___ Extrait ___

Université du Québec à Rimouski

louis_hebert@uqar.ca

1. Résumé

Rastier

François Rastier

La dialogique est, dans la sémantique interprétative de Rastier, la composante sémantique relative aux évaluations modales, qu’elles soient ontiques (modalités du factuel / irréel (ou impossible) / possible), véridictoires (modalité du vrai / faux), thymiques (modalités du positif / négatif (ou euphorique / dysphorique)), ou autres. Dans ce chapitre ne sera visée que la dialogique onto-véridictoire. En dialogique onto-véridictoire, chaque unité sémantique est affectée d’une modalité ontique (correspondant à un monde spécifique), d’une modalité véridictoire et logée dans un univers associé à un foyer évaluatif (par exemple, tel personnage). L’univers de référence est celui dont les unités sont modalisées conformément à la vérité absolue du texte; les autres univers, susceptibles d’être contredits par l’univers de référence, sont dits d’assomption. Soit l’histoire suivante : Lundi, Lucie et Paul achètent un billet de loterie. Mardi, Lucie voit qu’ils ont gagné, mais Paul, imbécile, ne le croit pas, la quitte sur-le-champ et meurt sans en démordre. Lundi, l’unité sémantique Ils gagnent est marquée des modalités du possible et du vrai dans l’univers d’assomption de chacun des deux personnages. Mardi, elle tourne au factuel et vrai dans l’univers de Lucie mais au factuel et faux dans celui de Paul. L’univers de référence, qui correspond à l’univers d’assomption du narrateur, est identique à l’univers de Lucie et différent de celui de Paul (Paul a tort : le narrateur le qualifie d’imbécile).

___ Lignes présentées ___

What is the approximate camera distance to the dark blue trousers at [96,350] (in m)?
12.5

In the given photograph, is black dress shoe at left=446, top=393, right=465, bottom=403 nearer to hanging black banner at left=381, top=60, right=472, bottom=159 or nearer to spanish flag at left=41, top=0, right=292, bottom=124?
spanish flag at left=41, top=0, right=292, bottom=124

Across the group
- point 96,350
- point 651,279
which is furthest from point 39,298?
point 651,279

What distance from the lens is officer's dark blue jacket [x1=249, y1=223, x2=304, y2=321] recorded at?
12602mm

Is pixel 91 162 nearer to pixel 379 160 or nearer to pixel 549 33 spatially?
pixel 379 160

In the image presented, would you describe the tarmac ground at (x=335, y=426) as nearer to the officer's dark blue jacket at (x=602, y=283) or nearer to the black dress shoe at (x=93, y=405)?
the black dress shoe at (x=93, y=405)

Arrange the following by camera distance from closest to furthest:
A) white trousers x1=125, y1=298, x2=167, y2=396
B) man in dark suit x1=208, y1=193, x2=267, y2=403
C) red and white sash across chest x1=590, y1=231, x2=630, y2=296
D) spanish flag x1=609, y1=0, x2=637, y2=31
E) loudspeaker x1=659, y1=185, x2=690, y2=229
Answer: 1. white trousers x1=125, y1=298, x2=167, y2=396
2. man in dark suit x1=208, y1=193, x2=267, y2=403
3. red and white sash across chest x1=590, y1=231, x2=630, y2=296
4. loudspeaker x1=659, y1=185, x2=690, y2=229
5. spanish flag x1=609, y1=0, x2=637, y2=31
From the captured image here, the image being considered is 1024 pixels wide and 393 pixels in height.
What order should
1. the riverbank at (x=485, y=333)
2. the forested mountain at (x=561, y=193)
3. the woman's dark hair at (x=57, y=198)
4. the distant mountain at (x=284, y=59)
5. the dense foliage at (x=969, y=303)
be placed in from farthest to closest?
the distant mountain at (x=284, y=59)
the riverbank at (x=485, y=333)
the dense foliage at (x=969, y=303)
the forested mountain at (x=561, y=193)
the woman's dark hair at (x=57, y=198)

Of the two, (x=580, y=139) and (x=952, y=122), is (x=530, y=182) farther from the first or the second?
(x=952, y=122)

___

| Consigne |
Énumérez les sortes d'évaluations modales que l'extrait nomme explicitement, en indiquant pour chacune les modalités qu'il lui associe.

| Réponse finale |
- Ontiques : factuel, irréel (ou impossible), possible
- Véridictoires : vrai, faux
- Thymiques : positif, négatif (ou euphorique, dysphorique)